Imports by Southeast Asia of soybean and soymeal increased from 5.1 million tonnes in 2000-01 to 11.4 million tonnes in 2012-13, according to USDA. Mann said demand would continue to rise across Asia in the years ahead which would see U.S. soybean crop exports grow by two-thirds through 2020.

Five of the top 10 markets for U.S. wheat are now in Asia, led by Japan, the Philippines, Korea, Taiwan and Indonesia, with Thailand just outside the top 10, according to Michael Spier, vice-president at U.S. Wheat Associates. He said demand for wheat imports in Southeast Asia reached 16 million tonnes in 2011-12, with Australia the dominant supplier, followed by the U.S. and Canada.

“In Southeast Asia there has been big growth in consumption with milling capacity added and a rapid expansion of the baking industry to keep up with demand,” he explained. “This is because of growing prosperity and a more populous middle class creating a shift in diet toward more wheat foods such as noodles.

“The U.S. has seen very good wheat export growth to Southeast Asia over the last decade and this will continue. Indonesia, for example, has added seven flour mills in the last five years and more are coming.”

Spier forecast that total U.S wheat exports in 2012-13 would subside slightly to 28 million tonnes compared to 29 million tonnes a year earlier, despite production rising to 62 million tonnes from 54 million tonnes in 2011-12.

Ali Abdi, agricultural counselor, FAS/USDA in Indonesia, said agricultural products had come to represent a substantial share of bilateral trade between the U.S. and Indonesia, and demand for U.S. products was growing. However, he said Indonesian policies which favored self-sufficiency were at times in conflict with its commitments to international trade rules.

“There are lots of restrictions on imports, but growth is there,” he added.

China: the driving force

Of course, the biggest driver of demand in Asia is China, now the largest consumer and importer of agricultural products in the world.

“This trend is likely to accelerate due to increasing urbanization and income levels combining with declining arable land per capita, threats to water supply and slowing crop yield productivity growth,” said Macquarie analyst Bradley Wheaton. “As a result, China’s dependence on imports from countries like the U.S., Brazil, Australia, Canada and India is likely to continue to grow.”

Australia recently announced plans to boost the value of its agriculture and food-related exports to China by some 45% by 2025.

“The rise of Asia is transforming the world,” Australia Agriculture Minister Joe Ludwig said. “By 2050 world food consumption is expected to be 75 percent higher than in 2007, and almost half of this increased demand will come from China alone.”

China’s imports of soybeans used for livestock feed and as oil for cooking hit a record 58.4 million tonnes in 2012, up over 11% year-on-year, and representing some 80% of Chinese consumption. As drought hit U.S. crops last year, Brazil became the largest supplier to China for the first time.

[Spatial reasoning question data]
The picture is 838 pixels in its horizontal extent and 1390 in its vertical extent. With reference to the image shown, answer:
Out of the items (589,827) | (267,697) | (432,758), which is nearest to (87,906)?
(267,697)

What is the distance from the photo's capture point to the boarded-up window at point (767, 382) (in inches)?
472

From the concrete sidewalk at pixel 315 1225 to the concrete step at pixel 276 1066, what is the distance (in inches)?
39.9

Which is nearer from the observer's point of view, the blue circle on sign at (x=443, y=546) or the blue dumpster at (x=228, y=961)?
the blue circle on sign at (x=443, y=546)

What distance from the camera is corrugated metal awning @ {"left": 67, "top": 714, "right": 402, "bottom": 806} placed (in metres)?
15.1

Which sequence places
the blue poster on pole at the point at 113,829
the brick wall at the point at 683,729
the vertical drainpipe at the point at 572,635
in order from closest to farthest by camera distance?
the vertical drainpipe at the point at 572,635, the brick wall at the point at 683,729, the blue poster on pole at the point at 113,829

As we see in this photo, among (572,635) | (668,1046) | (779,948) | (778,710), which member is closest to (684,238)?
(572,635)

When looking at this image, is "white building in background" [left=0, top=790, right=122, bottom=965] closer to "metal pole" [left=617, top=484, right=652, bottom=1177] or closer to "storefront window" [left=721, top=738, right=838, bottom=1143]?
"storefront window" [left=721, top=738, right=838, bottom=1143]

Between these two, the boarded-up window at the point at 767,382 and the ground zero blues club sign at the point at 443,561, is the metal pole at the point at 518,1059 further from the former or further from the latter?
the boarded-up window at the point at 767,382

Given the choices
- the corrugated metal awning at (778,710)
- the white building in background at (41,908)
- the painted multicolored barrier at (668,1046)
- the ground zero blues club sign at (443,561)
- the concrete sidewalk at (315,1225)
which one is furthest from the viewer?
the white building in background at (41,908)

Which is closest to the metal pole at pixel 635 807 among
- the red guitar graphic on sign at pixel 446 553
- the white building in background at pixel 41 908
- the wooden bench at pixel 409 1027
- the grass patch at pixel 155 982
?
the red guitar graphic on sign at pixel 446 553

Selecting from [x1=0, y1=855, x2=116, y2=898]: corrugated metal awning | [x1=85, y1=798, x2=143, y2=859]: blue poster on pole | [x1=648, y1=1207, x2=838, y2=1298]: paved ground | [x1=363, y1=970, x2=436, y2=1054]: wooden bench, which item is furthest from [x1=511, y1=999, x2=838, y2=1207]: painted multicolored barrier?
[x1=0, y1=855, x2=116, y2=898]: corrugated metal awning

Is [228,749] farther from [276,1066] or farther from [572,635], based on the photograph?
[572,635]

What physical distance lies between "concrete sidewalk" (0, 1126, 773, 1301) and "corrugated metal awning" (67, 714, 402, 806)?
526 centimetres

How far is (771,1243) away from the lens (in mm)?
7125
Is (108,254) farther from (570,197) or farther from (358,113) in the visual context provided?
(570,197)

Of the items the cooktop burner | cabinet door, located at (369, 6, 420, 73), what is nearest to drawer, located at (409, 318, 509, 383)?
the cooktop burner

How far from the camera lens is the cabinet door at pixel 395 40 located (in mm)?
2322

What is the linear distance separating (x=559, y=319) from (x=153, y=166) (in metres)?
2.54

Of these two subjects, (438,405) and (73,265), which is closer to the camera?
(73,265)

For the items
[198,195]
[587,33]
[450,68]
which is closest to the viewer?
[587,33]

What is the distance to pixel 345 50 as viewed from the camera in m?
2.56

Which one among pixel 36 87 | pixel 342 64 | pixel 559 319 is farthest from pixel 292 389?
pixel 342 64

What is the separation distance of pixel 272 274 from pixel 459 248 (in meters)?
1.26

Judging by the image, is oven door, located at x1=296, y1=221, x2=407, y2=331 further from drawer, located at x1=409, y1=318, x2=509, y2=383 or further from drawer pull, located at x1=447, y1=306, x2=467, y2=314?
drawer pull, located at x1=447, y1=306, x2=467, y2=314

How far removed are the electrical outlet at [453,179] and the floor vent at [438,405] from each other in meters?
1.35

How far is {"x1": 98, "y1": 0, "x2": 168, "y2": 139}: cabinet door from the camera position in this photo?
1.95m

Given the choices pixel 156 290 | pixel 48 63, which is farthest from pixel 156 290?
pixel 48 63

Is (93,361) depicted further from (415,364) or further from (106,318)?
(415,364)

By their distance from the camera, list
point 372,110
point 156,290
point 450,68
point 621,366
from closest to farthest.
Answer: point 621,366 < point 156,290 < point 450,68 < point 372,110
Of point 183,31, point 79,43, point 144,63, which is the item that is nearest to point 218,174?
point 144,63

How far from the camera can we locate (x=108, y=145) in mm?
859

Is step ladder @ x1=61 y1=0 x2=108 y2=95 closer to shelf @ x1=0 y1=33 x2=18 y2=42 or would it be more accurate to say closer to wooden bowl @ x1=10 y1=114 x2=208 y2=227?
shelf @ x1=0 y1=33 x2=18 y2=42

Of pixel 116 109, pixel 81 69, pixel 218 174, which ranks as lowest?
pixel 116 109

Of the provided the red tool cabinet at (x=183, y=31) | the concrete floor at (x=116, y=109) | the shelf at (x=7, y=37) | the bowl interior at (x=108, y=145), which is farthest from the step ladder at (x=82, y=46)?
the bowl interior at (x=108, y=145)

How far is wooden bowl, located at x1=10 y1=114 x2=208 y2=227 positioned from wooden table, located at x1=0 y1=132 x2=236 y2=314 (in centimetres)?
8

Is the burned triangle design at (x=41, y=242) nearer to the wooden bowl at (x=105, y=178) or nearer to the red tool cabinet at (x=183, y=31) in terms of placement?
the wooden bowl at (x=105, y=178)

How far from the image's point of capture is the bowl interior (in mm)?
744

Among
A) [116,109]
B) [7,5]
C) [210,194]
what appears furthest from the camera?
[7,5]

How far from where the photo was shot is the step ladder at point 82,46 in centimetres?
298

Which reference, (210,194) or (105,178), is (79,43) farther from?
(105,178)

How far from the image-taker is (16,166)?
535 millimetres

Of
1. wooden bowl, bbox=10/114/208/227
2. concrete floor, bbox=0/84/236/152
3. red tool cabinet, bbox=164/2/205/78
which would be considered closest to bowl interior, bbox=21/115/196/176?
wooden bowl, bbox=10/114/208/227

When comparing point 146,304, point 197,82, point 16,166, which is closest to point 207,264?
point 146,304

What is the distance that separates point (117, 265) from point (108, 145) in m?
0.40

...

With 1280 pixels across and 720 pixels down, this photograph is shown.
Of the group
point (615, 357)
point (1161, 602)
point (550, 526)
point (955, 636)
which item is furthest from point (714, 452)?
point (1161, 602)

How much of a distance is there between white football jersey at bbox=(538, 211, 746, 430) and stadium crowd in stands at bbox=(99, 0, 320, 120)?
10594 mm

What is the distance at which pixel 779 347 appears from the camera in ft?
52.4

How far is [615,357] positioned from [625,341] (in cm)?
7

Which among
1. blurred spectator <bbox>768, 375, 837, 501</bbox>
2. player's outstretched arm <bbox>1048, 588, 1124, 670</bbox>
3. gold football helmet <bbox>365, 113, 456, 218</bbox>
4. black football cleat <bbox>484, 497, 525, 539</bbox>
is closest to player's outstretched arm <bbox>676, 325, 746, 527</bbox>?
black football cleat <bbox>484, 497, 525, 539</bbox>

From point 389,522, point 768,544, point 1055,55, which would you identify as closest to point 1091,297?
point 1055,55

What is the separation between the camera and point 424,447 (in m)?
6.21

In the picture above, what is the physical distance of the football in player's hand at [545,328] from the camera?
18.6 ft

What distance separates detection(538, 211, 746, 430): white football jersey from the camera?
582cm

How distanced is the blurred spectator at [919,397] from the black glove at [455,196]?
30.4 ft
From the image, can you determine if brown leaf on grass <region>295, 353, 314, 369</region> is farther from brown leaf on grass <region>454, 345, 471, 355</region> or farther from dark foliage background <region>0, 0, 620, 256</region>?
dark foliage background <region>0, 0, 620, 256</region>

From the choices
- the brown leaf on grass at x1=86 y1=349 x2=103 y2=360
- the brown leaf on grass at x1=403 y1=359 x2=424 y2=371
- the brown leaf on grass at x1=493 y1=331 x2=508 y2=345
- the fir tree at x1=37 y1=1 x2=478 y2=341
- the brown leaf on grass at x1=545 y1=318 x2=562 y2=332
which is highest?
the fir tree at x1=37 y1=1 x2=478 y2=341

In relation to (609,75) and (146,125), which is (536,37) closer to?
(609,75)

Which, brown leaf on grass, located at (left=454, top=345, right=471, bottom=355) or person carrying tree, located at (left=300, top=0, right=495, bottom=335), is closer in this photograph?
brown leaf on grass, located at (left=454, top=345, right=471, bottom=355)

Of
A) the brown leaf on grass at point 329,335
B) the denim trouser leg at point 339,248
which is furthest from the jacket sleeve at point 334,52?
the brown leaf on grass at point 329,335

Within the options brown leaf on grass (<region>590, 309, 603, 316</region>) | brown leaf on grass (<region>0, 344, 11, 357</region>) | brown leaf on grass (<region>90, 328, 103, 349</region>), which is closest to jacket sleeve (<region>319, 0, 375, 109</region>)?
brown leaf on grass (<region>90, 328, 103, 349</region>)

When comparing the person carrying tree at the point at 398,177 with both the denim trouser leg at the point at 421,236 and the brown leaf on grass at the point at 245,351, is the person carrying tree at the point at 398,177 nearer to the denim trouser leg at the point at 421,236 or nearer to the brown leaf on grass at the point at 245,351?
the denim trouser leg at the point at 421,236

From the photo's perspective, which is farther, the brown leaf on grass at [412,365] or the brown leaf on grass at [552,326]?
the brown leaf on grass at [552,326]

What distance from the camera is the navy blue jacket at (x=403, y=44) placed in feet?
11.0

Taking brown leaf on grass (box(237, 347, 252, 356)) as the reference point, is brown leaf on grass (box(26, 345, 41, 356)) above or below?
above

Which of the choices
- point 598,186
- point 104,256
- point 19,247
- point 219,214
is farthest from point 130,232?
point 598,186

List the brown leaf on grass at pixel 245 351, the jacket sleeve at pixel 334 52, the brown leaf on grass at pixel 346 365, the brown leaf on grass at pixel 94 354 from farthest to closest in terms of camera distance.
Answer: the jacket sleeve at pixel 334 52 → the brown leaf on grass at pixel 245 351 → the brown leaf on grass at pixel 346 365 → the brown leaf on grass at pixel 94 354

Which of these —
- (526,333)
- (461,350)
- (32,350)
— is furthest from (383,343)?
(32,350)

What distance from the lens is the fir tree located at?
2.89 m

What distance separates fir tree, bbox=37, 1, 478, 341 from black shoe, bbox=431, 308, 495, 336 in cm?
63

...

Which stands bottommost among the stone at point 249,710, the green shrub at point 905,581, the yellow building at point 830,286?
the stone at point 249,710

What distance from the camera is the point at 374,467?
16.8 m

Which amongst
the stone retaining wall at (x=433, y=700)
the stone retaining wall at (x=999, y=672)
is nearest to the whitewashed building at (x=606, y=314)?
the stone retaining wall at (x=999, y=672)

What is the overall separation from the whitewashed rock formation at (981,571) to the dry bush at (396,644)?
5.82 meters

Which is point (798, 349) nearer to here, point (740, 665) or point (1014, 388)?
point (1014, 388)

--- REQUIRED ACTIONS ---
[A] Answer these questions using the text on Asian demand for farm imports:
(i) How many flour mills has Indonesia added in the last five years?
(ii) What did Southeast Asia's demand for wheat imports reach in 2011-12?
(iii) What record amount of soybeans did China import in 2012?
[B] Carry the text on Asian demand for farm imports forward from its final sentence with the next part.

--- THE ANSWERS ---
[A]
(i) Seven.
(ii) 16 million tonnes.
(iii) 58.4 million tonnes.

[B]
According to the USDA’s long-term forecasts, China will account for 90% of the growth in world soybean demand over the next decade and will import 103 million tonnes by 2023.

“Due to its capacity to increase its planted area, yields and production, Brazil will continue to be the main supplier of soybeans to China,” Wheaton said. “Exports are expected to increase from 38.4 million tonnes in 2012 to 63.8 million tonnes in 2023.

“Corn imports to China over the last three years exceeded those recorded for the previous 50 years, while imports of cereals, including wheat, rice and corn, more than doubled last year to 14 million tonnes.”

U.S. challenges

Kevin Roepke, manager of global trade at the U.S Grains Council, warned delegates that U.S. farmers should not assume they will be first among equals in Asia’s growth markets. He pointed out that 2012 had been a year of firsts for U.S agriculture. While it would be the first the time the U.S. exported more soybeans than corn, it was also the first time Brazilian soybean exports exceeded those of the U.S, and could also prove to be the first year that Brazil exported more corn than the U.S.

“We hope this isn’t repeated,” he said. “Lots of this was due to drought, but we also need to be as competitive as we can be.”

He pointed out that Brazil and Argentina have increased their harvest area for soybeans over the last two decades at far faster rates than the U.S., where corn has been given precedence.

Roepke said improving the efficiency of corn export systems and avoiding strikes by longshoremen would be paramount to the competitiveness of the U.S. agricultural industry.

This was a point hammered home by Ken Eriksen, senior vice-president of Informa Economics. He said industries dependent on soybeans, grains and related products now accounted for some 1.5 million jobs and more than $352 billion in U.S. economic output. He pointed out that such is the productivity of U.S. farmers that in one week in May they planted more corn than ever before. However, when those crops are harvested, farmers will be forced to use decaying infrastructure, much of which has not been upgraded for decades.

“Farmers are highly efficient and productive, but most river locks and dams are 70 years old and they are not aging well,” he said. “For U.S. farmers, transport is very important; it can help determine their investments and what they grow.”

He argued that major investment was now needed and warned the failure to commit resources would see the U.S. fall behind its international competitors, increasing transport costs and decreasing farmer returns.

“We are in desperate need of investment, and the failure to make these commitments is resulting in supply chain inefficiencies,” he added. “Just maintaining rivers at authorized depths for dredging is difficult.”

In the future, U.S. farmers would have to compete against rivals that are making upgrades to transport systems, said Eriksen. Proposed infrastructure projects would make Brazilian soybeans export corridors, which are already shifting to barge and rail and away from trucks, increasingly efficient in the years ahead. This would reduce freight costs by 20% to 30%, depending on the origin.

“Accounting for wait times between transportation events and export movement, the estimated cost savings could exceed 50 percent,” he said.

This translates into $55 to more than $60 per tonne of soy.

“Such potential improvements bring Brazil nearly on par with the United States in terms of inland transport costs, effectively bolstering its farm industry.”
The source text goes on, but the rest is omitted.